Whenever a line in the data holds the string "pathways", copy that line.

###

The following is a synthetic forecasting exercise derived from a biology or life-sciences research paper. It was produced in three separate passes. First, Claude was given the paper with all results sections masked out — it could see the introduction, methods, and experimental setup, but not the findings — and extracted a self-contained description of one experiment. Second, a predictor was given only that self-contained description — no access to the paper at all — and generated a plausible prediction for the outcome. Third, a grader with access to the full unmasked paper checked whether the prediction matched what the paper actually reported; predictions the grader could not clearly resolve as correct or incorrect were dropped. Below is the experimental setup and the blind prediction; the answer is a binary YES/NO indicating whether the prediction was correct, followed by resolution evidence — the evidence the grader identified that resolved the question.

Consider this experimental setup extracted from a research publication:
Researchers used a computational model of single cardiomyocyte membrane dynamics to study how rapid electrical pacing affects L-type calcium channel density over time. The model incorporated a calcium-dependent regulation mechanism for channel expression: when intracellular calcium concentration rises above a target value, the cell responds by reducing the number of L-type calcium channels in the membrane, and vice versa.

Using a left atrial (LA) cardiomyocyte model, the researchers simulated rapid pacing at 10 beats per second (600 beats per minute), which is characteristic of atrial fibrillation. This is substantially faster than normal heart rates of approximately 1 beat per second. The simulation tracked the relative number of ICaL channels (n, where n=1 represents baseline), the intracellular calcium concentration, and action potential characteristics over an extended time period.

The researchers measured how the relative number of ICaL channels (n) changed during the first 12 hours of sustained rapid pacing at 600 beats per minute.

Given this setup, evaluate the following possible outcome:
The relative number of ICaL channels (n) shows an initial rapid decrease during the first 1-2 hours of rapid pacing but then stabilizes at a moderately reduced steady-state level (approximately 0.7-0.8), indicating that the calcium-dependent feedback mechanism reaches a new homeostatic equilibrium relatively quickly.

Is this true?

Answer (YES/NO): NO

###

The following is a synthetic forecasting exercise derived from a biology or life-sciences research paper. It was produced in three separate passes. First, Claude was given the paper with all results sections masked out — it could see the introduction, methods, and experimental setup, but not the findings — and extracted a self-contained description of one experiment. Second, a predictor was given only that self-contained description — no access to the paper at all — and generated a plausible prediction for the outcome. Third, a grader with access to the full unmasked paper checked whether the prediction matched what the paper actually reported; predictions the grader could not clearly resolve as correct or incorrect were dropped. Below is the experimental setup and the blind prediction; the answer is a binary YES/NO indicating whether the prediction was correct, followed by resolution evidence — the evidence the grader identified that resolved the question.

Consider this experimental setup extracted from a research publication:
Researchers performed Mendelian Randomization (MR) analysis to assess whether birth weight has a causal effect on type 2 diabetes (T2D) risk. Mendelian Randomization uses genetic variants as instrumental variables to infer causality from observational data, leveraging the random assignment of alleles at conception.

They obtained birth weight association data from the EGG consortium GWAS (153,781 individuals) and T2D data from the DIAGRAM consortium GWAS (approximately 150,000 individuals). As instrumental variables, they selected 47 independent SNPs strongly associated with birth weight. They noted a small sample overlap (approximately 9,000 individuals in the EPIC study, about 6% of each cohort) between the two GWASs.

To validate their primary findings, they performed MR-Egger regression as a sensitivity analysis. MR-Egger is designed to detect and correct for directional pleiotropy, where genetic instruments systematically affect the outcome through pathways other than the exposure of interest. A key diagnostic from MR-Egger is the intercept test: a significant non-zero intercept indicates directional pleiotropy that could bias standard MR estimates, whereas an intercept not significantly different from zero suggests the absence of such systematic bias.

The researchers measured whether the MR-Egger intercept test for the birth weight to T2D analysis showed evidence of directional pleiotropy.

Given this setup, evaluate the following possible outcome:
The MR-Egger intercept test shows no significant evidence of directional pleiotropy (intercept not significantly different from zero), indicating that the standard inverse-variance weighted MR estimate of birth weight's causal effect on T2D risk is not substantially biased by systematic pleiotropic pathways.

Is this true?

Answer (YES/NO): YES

###

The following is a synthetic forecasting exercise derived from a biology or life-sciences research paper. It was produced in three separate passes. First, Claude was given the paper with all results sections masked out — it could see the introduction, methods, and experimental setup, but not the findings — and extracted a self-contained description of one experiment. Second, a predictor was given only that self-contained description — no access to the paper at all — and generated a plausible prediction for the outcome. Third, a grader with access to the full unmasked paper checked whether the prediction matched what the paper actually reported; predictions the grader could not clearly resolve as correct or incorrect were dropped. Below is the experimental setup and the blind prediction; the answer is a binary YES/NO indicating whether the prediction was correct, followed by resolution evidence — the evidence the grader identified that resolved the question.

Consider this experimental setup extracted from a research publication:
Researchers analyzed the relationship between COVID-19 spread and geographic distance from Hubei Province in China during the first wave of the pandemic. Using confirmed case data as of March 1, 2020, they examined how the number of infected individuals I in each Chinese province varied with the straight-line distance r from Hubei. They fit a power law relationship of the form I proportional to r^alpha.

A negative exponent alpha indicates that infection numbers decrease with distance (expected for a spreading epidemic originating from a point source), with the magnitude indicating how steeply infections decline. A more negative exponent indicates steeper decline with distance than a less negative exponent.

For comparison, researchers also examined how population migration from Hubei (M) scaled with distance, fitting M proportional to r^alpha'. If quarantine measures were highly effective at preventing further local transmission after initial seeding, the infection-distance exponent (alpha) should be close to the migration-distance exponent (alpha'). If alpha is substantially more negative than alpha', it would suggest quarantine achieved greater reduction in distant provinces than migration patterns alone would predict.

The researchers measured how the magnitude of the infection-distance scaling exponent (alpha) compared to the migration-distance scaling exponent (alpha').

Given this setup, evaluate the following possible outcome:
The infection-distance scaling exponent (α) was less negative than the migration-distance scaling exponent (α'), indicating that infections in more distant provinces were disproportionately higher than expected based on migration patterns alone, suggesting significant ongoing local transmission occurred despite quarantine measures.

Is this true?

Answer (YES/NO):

###

*TASK SOLUTION*.
To validate their primary findings, they performed MR-Egger regression as a sensitivity analysis. MR-Egger is designed to detect and correct for directional pleiotropy, where genetic instruments systematically affect the outcome through pathways other than the exposure of interest. A key diagnostic from MR-Egger is the intercept test: a significant non-zero intercept indicates directional pleiotropy that could bias standard MR estimates, whereas an intercept not significantly different from zero suggests the absence of such systematic bias.
The MR-Egger intercept test shows no significant evidence of directional pleiotropy (intercept not significantly different from zero), indicating that the standard inverse-variance weighted MR estimate of birth weight's causal effect on T2D risk is not substantially biased by systematic pleiotropic pathways.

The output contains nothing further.